If you are associated with rugby, you become used to the jibes.

There’s this one guy at work, let’s call him Fred, who is always on at me.

Fred is a rabid GAA man who believes rugby is played by men of questionable masculinity.

At the very least, he believes my own masculinity to be in question - his most regular accusation being that I “walk like a girl.”

Now, when I say “rabid GAA man”, I do not mean that Fred walks around doffing his cloth cap at ladies while clutching a camán and gnawing raw potatoes (or “poppies” as they are called in GAA circles).

No, Fred is actually quite intelligent, and witty in a quaint, rural sort of way.

He merely labours under the myopic belief that hurling is the sport of the gods and all other games are inferior.

The slagging has never really bothered me; I am quite at ease with my ambulatory gait.

In common with all other athletes and devoted disco dancers, I walk on the balls of my feet, which does indeed accentuate the hip-roll which accompanies any man’s walk - but what’s wrong with that?

However, while comfortable with Fred’s scorn and the manliness of my sport of choice, I did recently endure a rather embarrassing incident while trying to educate two uninitiated Americans in the specifics of the game. What happened was this. We fell into amiable conversation one evening in a public house and, after discussing the friendliness of the local lassies and the best night clubs to go to, started on sport. The Yanks were big Gridiron fans and I referred to a brief, unsuccessful dalliance I had with American football.
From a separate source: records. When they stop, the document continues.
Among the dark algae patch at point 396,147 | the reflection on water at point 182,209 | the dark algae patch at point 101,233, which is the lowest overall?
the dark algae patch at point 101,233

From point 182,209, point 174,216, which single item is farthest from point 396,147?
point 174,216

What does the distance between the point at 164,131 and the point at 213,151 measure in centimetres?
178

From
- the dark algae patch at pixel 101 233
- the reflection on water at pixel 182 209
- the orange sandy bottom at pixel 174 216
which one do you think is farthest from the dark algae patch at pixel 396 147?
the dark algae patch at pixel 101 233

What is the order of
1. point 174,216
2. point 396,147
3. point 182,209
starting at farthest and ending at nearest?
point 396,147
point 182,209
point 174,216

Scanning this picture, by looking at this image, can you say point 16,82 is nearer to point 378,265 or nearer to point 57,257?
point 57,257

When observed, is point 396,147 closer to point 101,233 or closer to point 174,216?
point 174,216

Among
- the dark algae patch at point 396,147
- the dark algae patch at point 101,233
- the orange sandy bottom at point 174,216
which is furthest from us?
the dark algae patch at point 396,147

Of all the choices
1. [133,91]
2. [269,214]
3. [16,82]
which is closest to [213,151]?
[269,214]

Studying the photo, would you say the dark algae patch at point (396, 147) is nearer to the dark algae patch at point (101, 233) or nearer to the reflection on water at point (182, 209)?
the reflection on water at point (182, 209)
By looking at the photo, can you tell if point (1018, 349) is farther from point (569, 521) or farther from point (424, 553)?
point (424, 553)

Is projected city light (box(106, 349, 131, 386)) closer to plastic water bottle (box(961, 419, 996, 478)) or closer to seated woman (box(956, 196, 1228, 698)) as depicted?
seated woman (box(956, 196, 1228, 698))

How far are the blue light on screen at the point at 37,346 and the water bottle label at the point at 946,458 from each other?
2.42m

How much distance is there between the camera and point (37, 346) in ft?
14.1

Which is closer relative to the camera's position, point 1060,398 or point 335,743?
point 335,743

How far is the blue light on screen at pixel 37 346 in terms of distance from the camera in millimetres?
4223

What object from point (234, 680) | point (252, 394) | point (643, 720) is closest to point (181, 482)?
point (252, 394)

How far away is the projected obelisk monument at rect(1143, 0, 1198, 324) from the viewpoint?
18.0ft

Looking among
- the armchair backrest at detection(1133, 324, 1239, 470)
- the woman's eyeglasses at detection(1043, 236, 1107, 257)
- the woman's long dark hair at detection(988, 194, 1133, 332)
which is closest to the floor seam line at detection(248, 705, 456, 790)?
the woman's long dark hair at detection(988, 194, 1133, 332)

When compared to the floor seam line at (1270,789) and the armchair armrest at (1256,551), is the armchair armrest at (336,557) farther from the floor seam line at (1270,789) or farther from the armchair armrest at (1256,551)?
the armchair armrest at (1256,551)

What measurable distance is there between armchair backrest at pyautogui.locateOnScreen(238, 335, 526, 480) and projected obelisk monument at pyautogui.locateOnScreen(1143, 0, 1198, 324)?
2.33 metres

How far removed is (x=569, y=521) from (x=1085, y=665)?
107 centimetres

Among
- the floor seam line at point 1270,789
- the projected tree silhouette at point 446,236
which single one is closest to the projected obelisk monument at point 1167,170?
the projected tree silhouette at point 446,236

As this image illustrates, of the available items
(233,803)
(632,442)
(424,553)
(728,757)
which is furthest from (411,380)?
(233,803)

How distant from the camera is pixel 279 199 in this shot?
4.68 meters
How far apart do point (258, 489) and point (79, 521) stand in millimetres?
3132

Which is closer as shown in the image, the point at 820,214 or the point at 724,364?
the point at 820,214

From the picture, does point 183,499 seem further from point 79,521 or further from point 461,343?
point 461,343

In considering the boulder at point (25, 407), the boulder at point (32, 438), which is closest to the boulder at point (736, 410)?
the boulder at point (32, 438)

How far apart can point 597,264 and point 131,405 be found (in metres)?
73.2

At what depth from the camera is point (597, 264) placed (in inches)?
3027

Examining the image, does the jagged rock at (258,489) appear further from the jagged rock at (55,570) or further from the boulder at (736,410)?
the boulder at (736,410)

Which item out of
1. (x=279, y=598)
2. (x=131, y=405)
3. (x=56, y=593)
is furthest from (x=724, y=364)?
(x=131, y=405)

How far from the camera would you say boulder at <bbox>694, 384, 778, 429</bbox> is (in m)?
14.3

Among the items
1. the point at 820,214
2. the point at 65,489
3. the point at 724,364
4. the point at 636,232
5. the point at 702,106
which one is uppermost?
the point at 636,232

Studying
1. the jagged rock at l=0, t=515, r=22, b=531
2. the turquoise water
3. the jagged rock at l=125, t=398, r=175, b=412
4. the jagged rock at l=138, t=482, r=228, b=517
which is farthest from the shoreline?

They then wanted to know about rugby, and how to go about attending tomorrow’s match between Ireland and the USA, having heard the games were quite similar.

They were particularly interested in the workings of the scrummage and how it compared to American football’s “scrimmage.”

“You say you were a second row? So, what is a second row’s role in the scrummage,” one asked.

“Well, it’s like this,” I said. “First up, I have to hug the second row next to me, as close as possible.

“So, I put my arm around his back and grip him tightly by the front of his shorts. Then I get down on my knees and put my free arm through the spread legs of the prop in front of me and grab his shorts above the groin.

“The prop is bound tightly to the hooker, so I force my head in between their thighs and we all squeeze.

“It’s a marvellous feeling of togetherness.”

As I spoke, I gradually became aware that the two Americans were exchanging nervous looks and subtly inching their stools away from my own.

There was a long, awkward silence during which time I realised just how the description must have sounded to their innocent ears.

Feeling more foolish than Jake White at half-four last Saturday, I frantically tried to salvage the situation. “Of course, a second row’s most important job is jumping in the lineout.”

“Oh, okay,” said one of the Americans hesitantly, “what happens there?”

Breathing a sigh of relief, I sprinted for safer ground.

“Well, we all stand one behind the other and, when the hooker is ready, the two props approach me.

“One places his hands on the front of my thighs while the other one grabs me under the buttocks and ...”

“Hey, buddy, great to talk to you ... listen, we gotta go.”

“But what about the Ireland-USA match?”

“We’ll catch it on TV.”

And they were gone, leaving one very shaken second row to walk - on the balls of his feet - to the disco alone.